Text for analysis:
Looking again at the seals, we find they are divided, like most other septenary series, into four and three; the first four being marked from the rest by the horse and rider which is in each, and by the call of the living beings by which each is introduced. Their relation to each other is plainer (or more outward) than in the case of the last three, as may be observed also in such series generally. And how beautiful and reassuring is this rhythm of prophecy! The power of God everywhere controlling with perfect ease the winds and waves in their wildest uproar, so as for faith to produce harmony where the natural ear finds only discord. Significant is it that in no other book of Scripture have we so much of these numberings and divisions and proportionate series as we have in the book of Revelation. The call of the cherubim at the opening of the first four seals is also significant. It is to be noted that it is not addressed, as in our common version, to John, but to the riders upon the horses, who then come forth. It is not "Come and see," but "Come," as the R.V., with the editors in general, now gives it. The living beings utter their call also in the order in which they have been seen in the vision: for although in the first instance it is said, "one of the four living beings," not "the first," yet in the case of the other seals they are named in order - second, third, and fourth. And we shall find a correspondence in each case between the living being and the one who comes forth at his call.

Saved data entries:
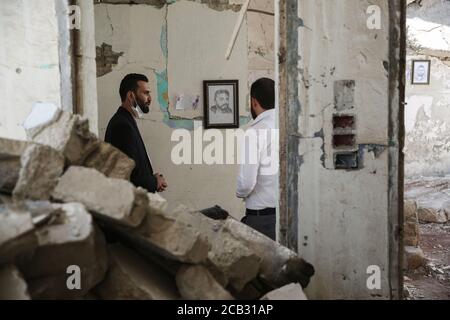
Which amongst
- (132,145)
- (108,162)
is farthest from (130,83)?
(108,162)

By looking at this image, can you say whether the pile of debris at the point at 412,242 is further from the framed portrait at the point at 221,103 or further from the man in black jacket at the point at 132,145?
the man in black jacket at the point at 132,145

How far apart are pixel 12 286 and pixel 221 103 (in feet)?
13.5

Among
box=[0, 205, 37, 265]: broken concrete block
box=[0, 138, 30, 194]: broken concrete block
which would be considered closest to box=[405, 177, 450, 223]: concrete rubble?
box=[0, 138, 30, 194]: broken concrete block

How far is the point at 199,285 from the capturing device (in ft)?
6.57

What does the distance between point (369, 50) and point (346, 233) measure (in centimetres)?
100

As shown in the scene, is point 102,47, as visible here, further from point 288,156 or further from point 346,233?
point 346,233

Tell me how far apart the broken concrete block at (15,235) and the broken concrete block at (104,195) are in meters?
0.30

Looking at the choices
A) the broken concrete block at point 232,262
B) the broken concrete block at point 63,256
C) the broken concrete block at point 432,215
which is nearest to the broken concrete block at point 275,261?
the broken concrete block at point 232,262

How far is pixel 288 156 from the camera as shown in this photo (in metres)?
2.73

Exercise aim:
Write the next part of the passage on the seals in the book of Revelation, picking up after its final sentence.

Result for this exercise:
We have seen that the cherubic figures speak of the government of God, in the hands of those who are commissioned of Him to exercise it. And thus the vail of the holiest, the type of the Lord in manhood - " the vail, that is to say, His flesh" (Heb. x. 20)_was embroidered with cherubim. To Him they have peculiar reference as the King of God's appointment; and the four gospels, as has been seen by many, give in their central features these cherubic characters in the Lord, and again in the order in which the book of Revelation exhibits them. The Lion of Judah we find in Matthew's gospel, where Christ is looked at as Son of David. Mark gives us, on the other hand, the young bullock - the Servant's form. Luke meets us with the dear and familiar features of manhood, - the "face of a man ;" while in John we have the bird of heaven - the vision of incarnate Godhead. These aspects of the Gospels I may assume to be familiar to my readers - here is not the place to consider them.
Now Christ has been seen in heaven in a double character: - the Lion of the tribe of Judah is the Lamb that was slain. It is the title under which He takes everything, for it is that which shows Him as the One who has bought every thing by His surrender of Himself unto death. He is the "man" who, according to His own parable, having found in a field hidden treasure, went and sold all that he had, and bought that field. "The field," He says again Himself, "is the world."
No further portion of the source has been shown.